# OBJETIVO DO EXERCÍCIO:
Consegue reproduzir na íntegra, sem qualquer alteração, o texto sobre a pós-verdade?
═══ TEXTO FORNECIDO
Octávio Carmo*
É a palavra do ano 2016 para os dicionários britânicos Oxford. Vale a
pena parar pensar na definição de 'post-truth', adjetivo que diz
respeito a “circunstâncias em que os factos objetivos têm menos
influência na formação de opinião pública do que os apelos emocionais e
as opiniões pessoais".
Do ponto de vista jornalístico, estamos a falar de um desastre.
Objetivamente. Se, como se lia numa vinheta satírica, o vencedor não for
determinado por quem dá a resposta correta mas por quem grita mais alto
e mais rápido, mesmo que esteja errado, os factos não valem nada.
É preocupante, por isso, que no debate público se valorize cada vez
mais o volume em detrimento do conteúdo, o ruído em vez da substância e
as circunstâncias em vez da verdade. E escusamos de apontar o dedo: nas
nossas próprias navegações pelas caixas de comentários ou pelas redes
sociais, mais do que uma vez teremos cedido à tentação da indignação
cega, mais interessada em desqualificar o outro do que em debater
argumentos e opiniões fundamentadas.
══════
═══ DADOS FORNECIDOS
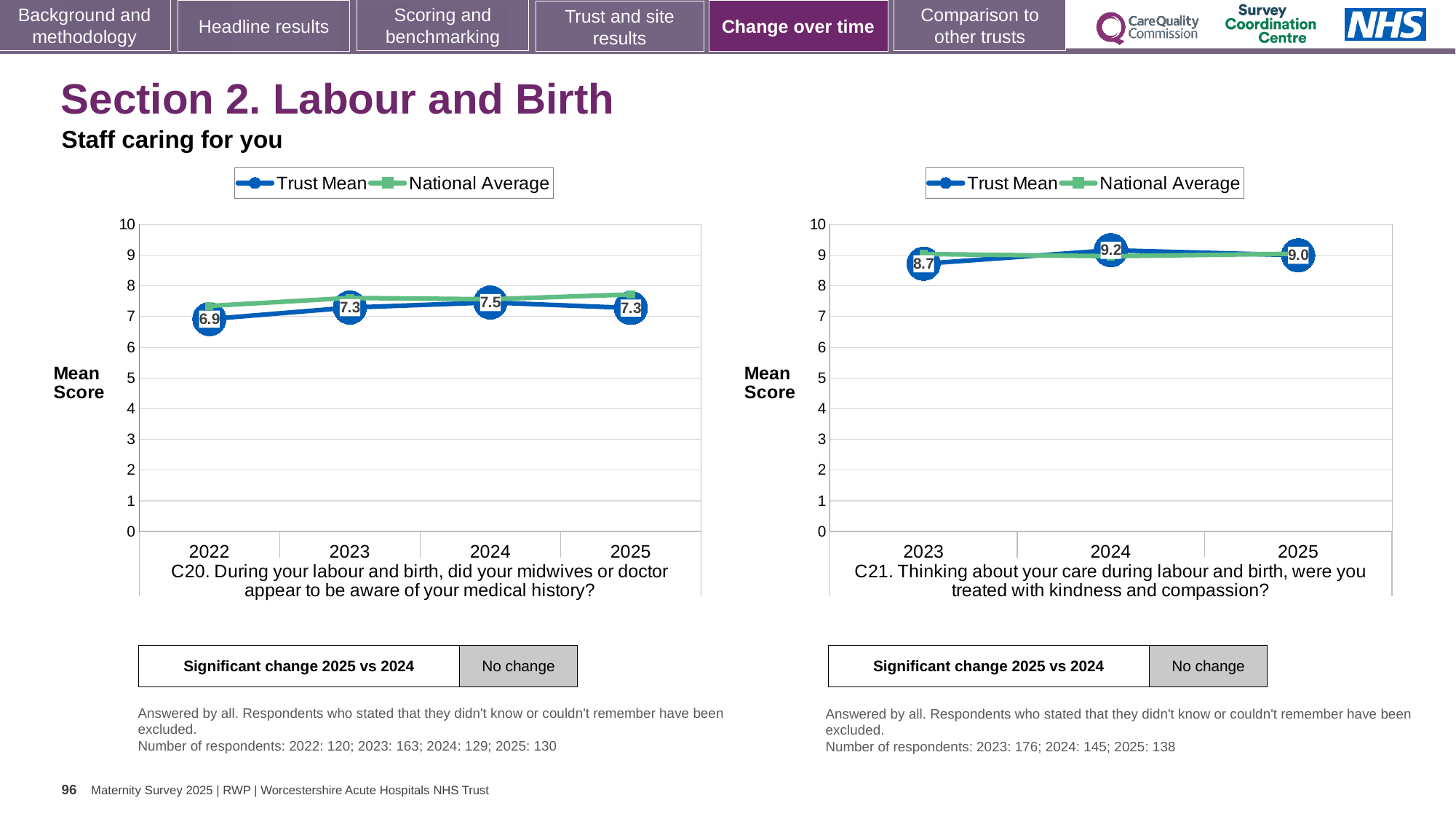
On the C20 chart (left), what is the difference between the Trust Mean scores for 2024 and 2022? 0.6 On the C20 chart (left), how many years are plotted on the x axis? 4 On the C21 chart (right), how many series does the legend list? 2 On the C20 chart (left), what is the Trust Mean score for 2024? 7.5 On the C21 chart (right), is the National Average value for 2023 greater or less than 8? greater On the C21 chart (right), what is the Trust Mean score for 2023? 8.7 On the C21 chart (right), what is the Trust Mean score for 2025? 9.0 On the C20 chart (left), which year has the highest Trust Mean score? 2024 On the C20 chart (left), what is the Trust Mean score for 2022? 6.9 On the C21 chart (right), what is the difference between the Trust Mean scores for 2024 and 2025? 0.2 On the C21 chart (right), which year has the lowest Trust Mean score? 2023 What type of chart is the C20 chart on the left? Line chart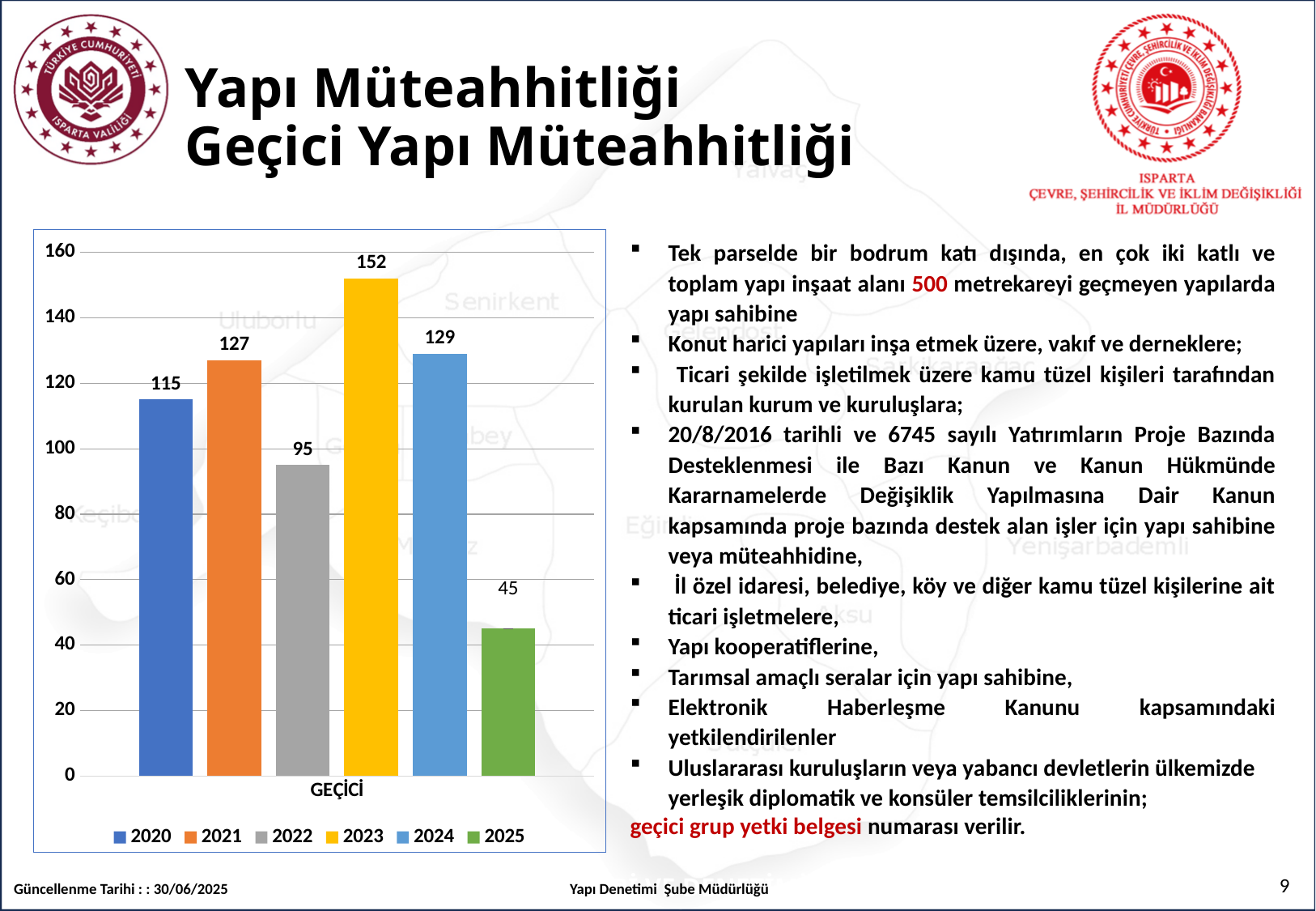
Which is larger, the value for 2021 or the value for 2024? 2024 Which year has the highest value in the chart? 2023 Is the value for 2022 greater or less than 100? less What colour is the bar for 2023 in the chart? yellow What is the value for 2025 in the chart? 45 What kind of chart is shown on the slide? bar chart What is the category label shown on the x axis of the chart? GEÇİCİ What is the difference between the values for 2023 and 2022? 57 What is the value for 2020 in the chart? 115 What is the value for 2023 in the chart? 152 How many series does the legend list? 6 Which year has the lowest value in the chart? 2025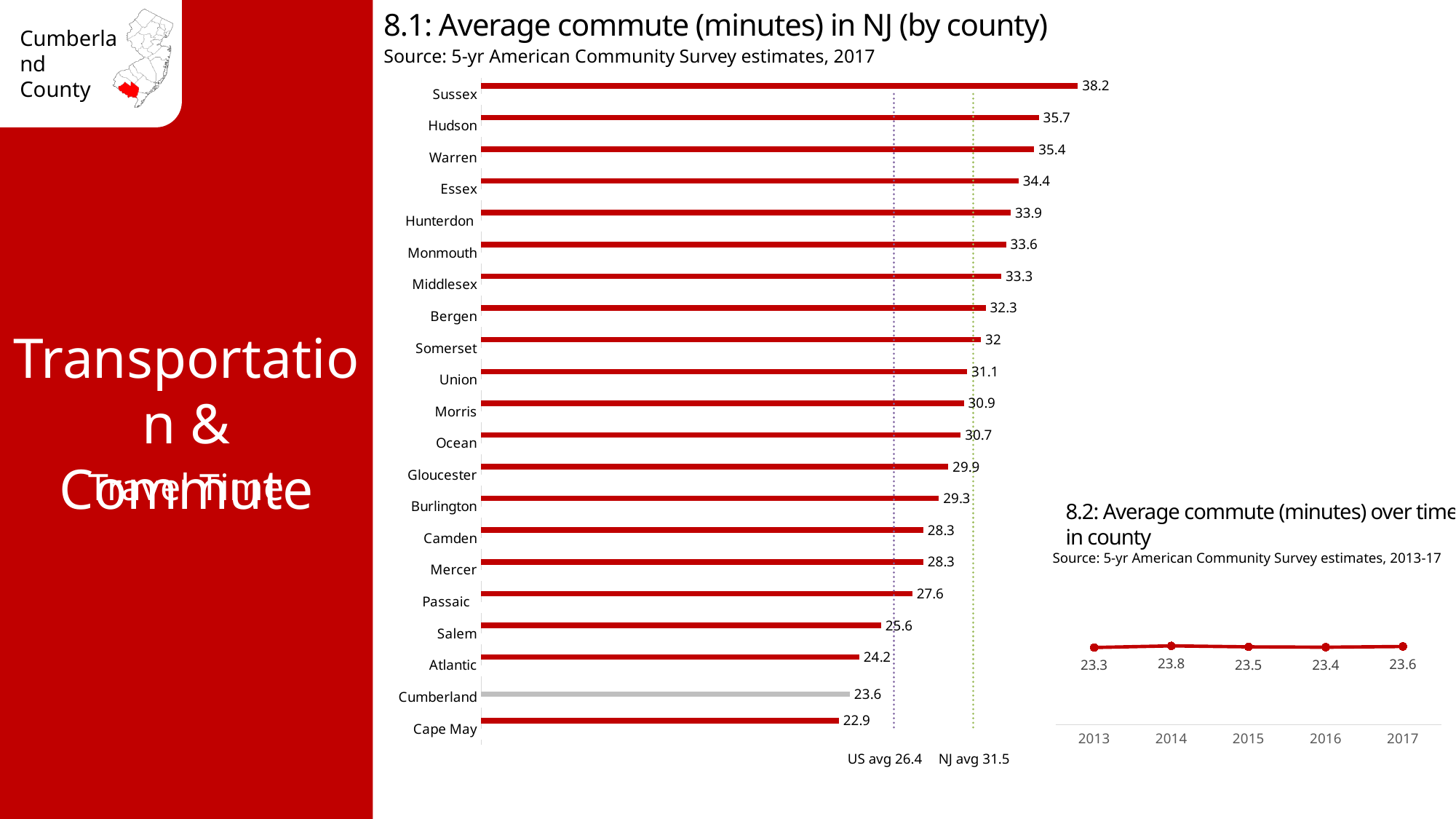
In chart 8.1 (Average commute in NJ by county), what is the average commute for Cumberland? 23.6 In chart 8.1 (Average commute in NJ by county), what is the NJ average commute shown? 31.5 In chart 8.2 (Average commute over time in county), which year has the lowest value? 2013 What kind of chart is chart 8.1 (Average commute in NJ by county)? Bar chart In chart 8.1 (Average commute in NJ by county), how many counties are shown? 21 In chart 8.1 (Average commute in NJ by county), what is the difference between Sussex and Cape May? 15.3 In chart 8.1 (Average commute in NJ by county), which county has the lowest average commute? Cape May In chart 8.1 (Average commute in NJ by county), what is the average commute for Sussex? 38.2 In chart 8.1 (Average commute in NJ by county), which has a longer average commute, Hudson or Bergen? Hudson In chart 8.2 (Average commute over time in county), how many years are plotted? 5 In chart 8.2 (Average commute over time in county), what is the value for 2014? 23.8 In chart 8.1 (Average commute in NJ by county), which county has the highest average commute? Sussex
══════
# RESOLUÇÃO DA TAREFA:
Octávio Carmo*
É a palavra do ano 2016 para os dicionários britânicos Oxford. Vale a
pena parar pensar na definição de 'post-truth', adjetivo que diz
respeito a “circunstâncias em que os factos objetivos têm menos
influência na formação de opinião pública do que os apelos emocionais e
as opiniões pessoais".
Do ponto de vista jornalístico, estamos a falar de um desastre.
Objetivamente. Se, como se lia numa vinheta satírica, o vencedor não for
determinado por quem dá a resposta correta mas por quem grita mais alto
e mais rápido, mesmo que esteja errado, os factos não valem nada.
É preocupante, por isso, que no debate público se valorize cada vez
mais o volume em detrimento do conteúdo, o ruído em vez da substância e
as circunstâncias em vez da verdade. E escusamos de apontar o dedo: nas
nossas próprias navegações pelas caixas de comentários ou pelas redes
sociais, mais do que uma vez teremos cedido à tentação da indignação
cega, mais interessada em desqualificar o outro do que em debater
argumentos e opiniões fundamentadas.